I explained to the doctor and he asked, "Who healed you?" I told him, "GOD HEALED ME"... He pulled out the pictures which were taken during the colonoscopy... "Look at this, this is a VERY large malignancy" he continued and convinced me that it would be far better to take the chemo and radiation for 6 weeks because it had probably spread. "Better to be safe than sorry"... I reluctantly agreed.

Six weeks of chemo and radiation daily, then a month of rest, then surgery.

I explained to the surgical team that I had been healed and they made a promise. They promised that after putting me "under" on the table, if there was nothing there they would not cut.

Eight hours later I was in recovery and I was told the good news, everything went
well and there was no 'bag' .... no colostomy! I was going to live a normal life without any "devices."

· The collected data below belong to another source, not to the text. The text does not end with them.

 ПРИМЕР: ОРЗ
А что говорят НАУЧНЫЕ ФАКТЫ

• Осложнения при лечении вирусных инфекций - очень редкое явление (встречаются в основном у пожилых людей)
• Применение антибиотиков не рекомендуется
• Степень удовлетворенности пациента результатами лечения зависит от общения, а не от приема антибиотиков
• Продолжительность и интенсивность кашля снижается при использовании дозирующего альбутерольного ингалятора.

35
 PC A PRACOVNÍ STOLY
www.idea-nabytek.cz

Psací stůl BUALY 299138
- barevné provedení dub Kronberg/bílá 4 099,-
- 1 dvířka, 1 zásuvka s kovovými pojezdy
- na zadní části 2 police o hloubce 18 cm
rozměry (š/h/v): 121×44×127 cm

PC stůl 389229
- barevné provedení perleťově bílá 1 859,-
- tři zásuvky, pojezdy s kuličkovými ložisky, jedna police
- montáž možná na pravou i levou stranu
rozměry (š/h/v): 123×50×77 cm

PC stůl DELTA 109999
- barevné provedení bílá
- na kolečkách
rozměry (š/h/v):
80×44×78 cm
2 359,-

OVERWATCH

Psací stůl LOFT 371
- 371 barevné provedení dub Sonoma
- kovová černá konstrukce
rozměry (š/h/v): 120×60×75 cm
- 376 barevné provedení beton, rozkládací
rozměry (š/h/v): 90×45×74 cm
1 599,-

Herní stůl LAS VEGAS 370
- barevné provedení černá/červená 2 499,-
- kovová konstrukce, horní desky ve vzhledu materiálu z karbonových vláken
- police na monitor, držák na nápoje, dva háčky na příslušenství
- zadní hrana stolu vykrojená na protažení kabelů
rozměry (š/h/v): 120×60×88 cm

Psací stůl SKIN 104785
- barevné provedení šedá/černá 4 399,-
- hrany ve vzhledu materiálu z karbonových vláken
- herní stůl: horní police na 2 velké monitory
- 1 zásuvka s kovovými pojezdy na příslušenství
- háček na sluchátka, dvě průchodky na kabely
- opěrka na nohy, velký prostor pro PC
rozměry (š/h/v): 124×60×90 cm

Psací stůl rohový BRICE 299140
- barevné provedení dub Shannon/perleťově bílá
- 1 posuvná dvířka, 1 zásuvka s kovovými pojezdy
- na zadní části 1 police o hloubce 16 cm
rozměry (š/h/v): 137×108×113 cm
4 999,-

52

One week later, after asking several times, I got the report from the lab results, NO CANCER!

Thanks God! Thank you, Jesus!

By the way... There was a reason God allowed the surgery to be performed, that's another story!
(Hint: it was a tremendous witness to doctors, nurses and staff, a few of which were muslim.)

I have many, more cases to write about and I will but as for now I am called to do some other things,,, more later.